Dave Pollard’s discovered that web design isn’t exactly an exercise in precision, and that his site looks very different as browsers and screen configurations change. He seems to be taking the lesson pretty hard.
In some ways, he’s echoing things I was saying a few days back. There are differences–I’ve been here before, and I’ve never aspired to detailed control of the screen. I care how the site looks, but the intention’s mainly to communicate. It’s always been enough, to me, that things look OK.
When I started building this site, I expected it to take a couple months to settle the design. That estimate would have been pretty accurate if I’d not changed software and hosting packages in mid-project. Essentially, I’m learning two platforms as I write–CSS, because I want to (my other site uses some CSS, but the layout there is controlled by tables); and CityDesk, which is “easy to use” (in a geeky way, I’d say) but packed with nooks and crannies which should keep me entertained for several months. I have a mental list of problems to solve, and am working through it a bit at a time.

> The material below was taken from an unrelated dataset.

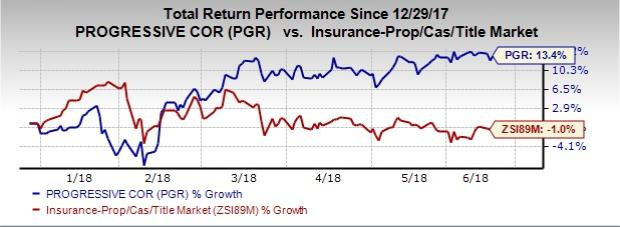 Insurers in Focus as Fed Hikes Rate, Raises Economic View: Progressive Corp (PGR)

But there’s the problem, methinks. I’m a competent programmer, I’m an experienced web coder, and the problems of settling the website design and getting the sophisticated software to work are places I like to tinker. At the other end, Userland (and some of the other blog software and webspace providers) have made getting started simple, and are excellent products for folks who are satisfied to work within provided templates. It’s the folks who want to operate somewhere between those extremes who have problems, of course.
As the comments attached to Dave’s entry show, the problem is creating a design intended to accomodate folks who:
- may use a variety of browsers on a variety of screens,
- may read the site directly,
- may read it through any of dozens of accumulators,
- may print it out on at least two sizes of paper.

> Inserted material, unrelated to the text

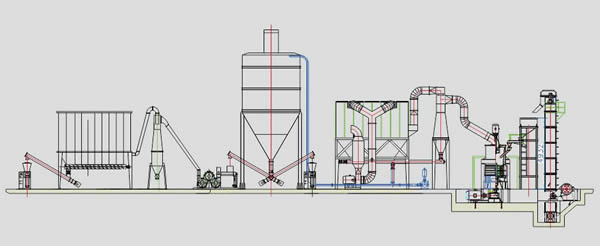Albite Vertical Roller Mill for Albite Powder Making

This is not an easy problem, and is the reason that HTML is designed to loosely control formatting. (Note: This paragraph is a rewrite of my comment in that thread.)
The object is to write, and to publish. The tools are tools. So are the design details.
Note to Dave Pollard: By all means, keep writing.
Link courtesy of Dave Winer/Scripting News.
Would have found it m’self, though; How to Save the World is one of my regular stops.